» Task brief
Can you set out every line of the items below as a JSON list of strings, one string per line, leaving out blank lines and the picture lines?
— Begin —
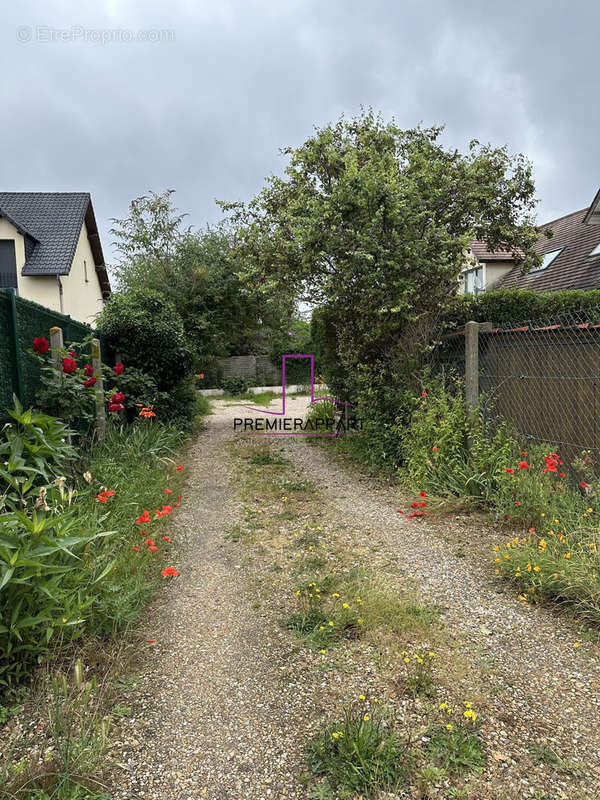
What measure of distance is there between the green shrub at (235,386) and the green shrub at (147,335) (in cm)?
1006

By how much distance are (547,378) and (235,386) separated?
15386 millimetres

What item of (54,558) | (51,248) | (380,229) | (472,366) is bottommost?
(54,558)

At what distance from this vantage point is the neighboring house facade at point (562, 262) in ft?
41.9

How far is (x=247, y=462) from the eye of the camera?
6945mm

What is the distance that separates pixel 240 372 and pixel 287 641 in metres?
18.3

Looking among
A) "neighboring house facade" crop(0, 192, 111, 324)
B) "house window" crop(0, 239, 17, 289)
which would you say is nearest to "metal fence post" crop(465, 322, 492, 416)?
"neighboring house facade" crop(0, 192, 111, 324)

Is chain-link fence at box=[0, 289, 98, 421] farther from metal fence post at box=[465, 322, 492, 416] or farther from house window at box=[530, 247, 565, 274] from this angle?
house window at box=[530, 247, 565, 274]

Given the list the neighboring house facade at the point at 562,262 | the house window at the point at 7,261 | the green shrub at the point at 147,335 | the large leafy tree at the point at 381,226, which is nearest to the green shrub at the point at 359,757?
the large leafy tree at the point at 381,226

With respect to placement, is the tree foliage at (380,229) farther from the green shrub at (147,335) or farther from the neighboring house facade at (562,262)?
the neighboring house facade at (562,262)

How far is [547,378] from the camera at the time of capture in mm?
4168

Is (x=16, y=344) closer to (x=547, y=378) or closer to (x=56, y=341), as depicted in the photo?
(x=56, y=341)

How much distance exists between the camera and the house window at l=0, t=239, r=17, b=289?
1520cm

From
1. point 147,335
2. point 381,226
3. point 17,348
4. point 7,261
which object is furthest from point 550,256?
point 7,261

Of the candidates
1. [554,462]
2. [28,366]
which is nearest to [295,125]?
[28,366]
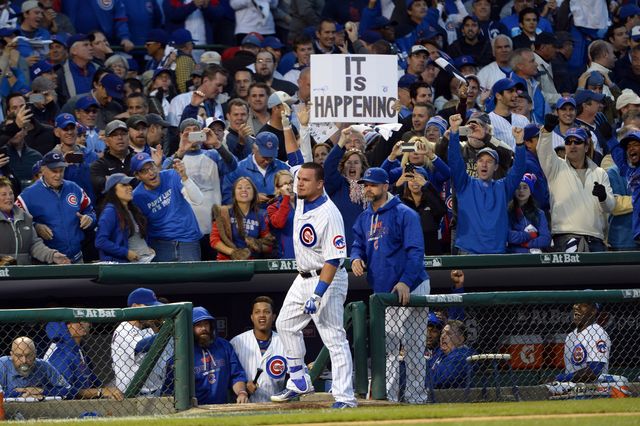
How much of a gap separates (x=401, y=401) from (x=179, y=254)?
2.99 m

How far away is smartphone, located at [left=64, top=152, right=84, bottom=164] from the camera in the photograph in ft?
42.5

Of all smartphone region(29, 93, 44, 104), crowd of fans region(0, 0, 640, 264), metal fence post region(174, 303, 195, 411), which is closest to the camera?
metal fence post region(174, 303, 195, 411)

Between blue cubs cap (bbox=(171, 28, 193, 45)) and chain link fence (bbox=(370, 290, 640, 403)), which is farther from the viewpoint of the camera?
blue cubs cap (bbox=(171, 28, 193, 45))

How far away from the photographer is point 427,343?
36.3 feet

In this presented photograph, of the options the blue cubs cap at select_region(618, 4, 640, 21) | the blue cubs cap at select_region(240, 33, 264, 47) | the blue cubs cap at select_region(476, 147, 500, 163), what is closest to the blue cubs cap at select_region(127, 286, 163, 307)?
the blue cubs cap at select_region(476, 147, 500, 163)

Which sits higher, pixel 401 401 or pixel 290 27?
pixel 290 27

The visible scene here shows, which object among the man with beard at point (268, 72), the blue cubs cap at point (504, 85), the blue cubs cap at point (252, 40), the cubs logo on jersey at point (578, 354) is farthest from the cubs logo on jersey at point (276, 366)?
the blue cubs cap at point (252, 40)

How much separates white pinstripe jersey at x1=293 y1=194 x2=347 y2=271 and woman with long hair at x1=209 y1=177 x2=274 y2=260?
223cm

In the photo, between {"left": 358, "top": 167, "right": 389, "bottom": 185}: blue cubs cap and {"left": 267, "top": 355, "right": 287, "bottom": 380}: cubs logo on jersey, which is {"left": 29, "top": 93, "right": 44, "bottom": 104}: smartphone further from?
{"left": 358, "top": 167, "right": 389, "bottom": 185}: blue cubs cap

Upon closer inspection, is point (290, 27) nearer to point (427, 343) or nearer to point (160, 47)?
point (160, 47)

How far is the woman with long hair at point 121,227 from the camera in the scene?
40.1 ft

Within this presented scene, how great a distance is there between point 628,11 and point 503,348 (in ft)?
29.7

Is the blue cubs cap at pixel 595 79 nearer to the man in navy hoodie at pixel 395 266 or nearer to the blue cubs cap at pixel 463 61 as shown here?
the blue cubs cap at pixel 463 61

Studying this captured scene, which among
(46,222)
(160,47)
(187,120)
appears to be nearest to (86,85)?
(160,47)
— End —
» Task response
[
  "What measure of distance is there between the green shrub at (235,386) and the green shrub at (147,335) (in cm)?",
  "1006",
  "By how much distance are (547,378) and (235,386) separated?",
  "15386 millimetres",
  "What item of (54,558) | (51,248) | (380,229) | (472,366) is bottommost?",
  "(54,558)",
  "At what distance from this vantage point is the neighboring house facade at point (562, 262) in ft?",
  "41.9",
  "How far is (x=247, y=462) from the eye of the camera?",
  "6945mm",
  "What is the distance that separates pixel 240 372 and pixel 287 641 in metres?",
  "18.3",
  "Looking among",
  "A) \"neighboring house facade\" crop(0, 192, 111, 324)",
  "B) \"house window\" crop(0, 239, 17, 289)",
  "which would you say is nearest to \"metal fence post\" crop(465, 322, 492, 416)?",
  "\"neighboring house facade\" crop(0, 192, 111, 324)",
  "Is chain-link fence at box=[0, 289, 98, 421] farther from metal fence post at box=[465, 322, 492, 416] or farther from house window at box=[530, 247, 565, 274] from this angle?",
  "house window at box=[530, 247, 565, 274]",
  "Given the list the neighboring house facade at the point at 562,262 | the house window at the point at 7,261 | the green shrub at the point at 147,335 | the large leafy tree at the point at 381,226, which is nearest to the green shrub at the point at 359,757?",
  "the large leafy tree at the point at 381,226",
  "With respect to placement, is the tree foliage at (380,229) farther from the green shrub at (147,335) or farther from the neighboring house facade at (562,262)?",
  "the neighboring house facade at (562,262)",
  "How far is [547,378] from the camera at the time of capture in mm?",
  "4168",
  "Is (x=16, y=344) closer to (x=547, y=378) or closer to (x=56, y=341), as depicted in the photo?",
  "(x=56, y=341)",
  "How much distance exists between the camera and the house window at l=0, t=239, r=17, b=289?",
  "1520cm",
  "From",
  "1. point 147,335",
  "2. point 381,226",
  "3. point 17,348",
  "4. point 7,261",
  "which object is furthest from point 550,256?",
  "point 7,261",
  "Of the candidates",
  "1. [554,462]",
  "2. [28,366]",
  "which is nearest to [295,125]?",
  "[28,366]",
  "How much of a gap separates (x=401, y=401) from (x=179, y=254)?",
  "2.99 m",
  "How far away is smartphone, located at [left=64, top=152, right=84, bottom=164] from the camera in the photograph in ft?",
  "42.5",
  "Of all smartphone region(29, 93, 44, 104), crowd of fans region(0, 0, 640, 264), metal fence post region(174, 303, 195, 411), which is closest to the camera?",
  "metal fence post region(174, 303, 195, 411)",
  "Between blue cubs cap (bbox=(171, 28, 193, 45)) and chain link fence (bbox=(370, 290, 640, 403)), which is farther from the viewpoint of the camera?",
  "blue cubs cap (bbox=(171, 28, 193, 45))",
  "How far away from the photographer is point 427,343?",
  "36.3 feet",
  "In this presented photograph, of the options the blue cubs cap at select_region(618, 4, 640, 21) | the blue cubs cap at select_region(240, 33, 264, 47) | the blue cubs cap at select_region(476, 147, 500, 163), what is closest to the blue cubs cap at select_region(127, 286, 163, 307)?",
  "the blue cubs cap at select_region(476, 147, 500, 163)",
  "Which sits higher, pixel 401 401 or pixel 290 27?",
  "pixel 290 27",
  "The visible scene here shows, which object among the man with beard at point (268, 72), the blue cubs cap at point (504, 85), the blue cubs cap at point (252, 40), the cubs logo on jersey at point (578, 354) is farthest from the cubs logo on jersey at point (276, 366)?",
  "the blue cubs cap at point (252, 40)",
  "How much separates white pinstripe jersey at x1=293 y1=194 x2=347 y2=271 and woman with long hair at x1=209 y1=177 x2=274 y2=260?",
  "223cm",
  "In the photo, between {\"left\": 358, \"top\": 167, \"right\": 389, \"bottom\": 185}: blue cubs cap and {\"left\": 267, \"top\": 355, \"right\": 287, \"bottom\": 380}: cubs logo on jersey, which is {\"left\": 29, \"top\": 93, \"right\": 44, \"bottom\": 104}: smartphone further from?",
  "{\"left\": 358, \"top\": 167, \"right\": 389, \"bottom\": 185}: blue cubs cap",
  "Upon closer inspection, is point (290, 27) nearer to point (427, 343) or nearer to point (160, 47)?",
  "point (160, 47)",
  "How far is the woman with long hair at point 121,227 from the camera in the scene?",
  "40.1 ft",
  "Within this presented scene, how great a distance is there between point 628,11 and point 503,348 (in ft)?",
  "29.7",
  "Is the blue cubs cap at pixel 595 79 nearer to the man in navy hoodie at pixel 395 266 or nearer to the blue cubs cap at pixel 463 61 as shown here?",
  "the blue cubs cap at pixel 463 61",
  "Studying this captured scene, which among",
  "(46,222)",
  "(160,47)",
  "(187,120)",
  "appears to be nearest to (86,85)?",
  "(160,47)"
]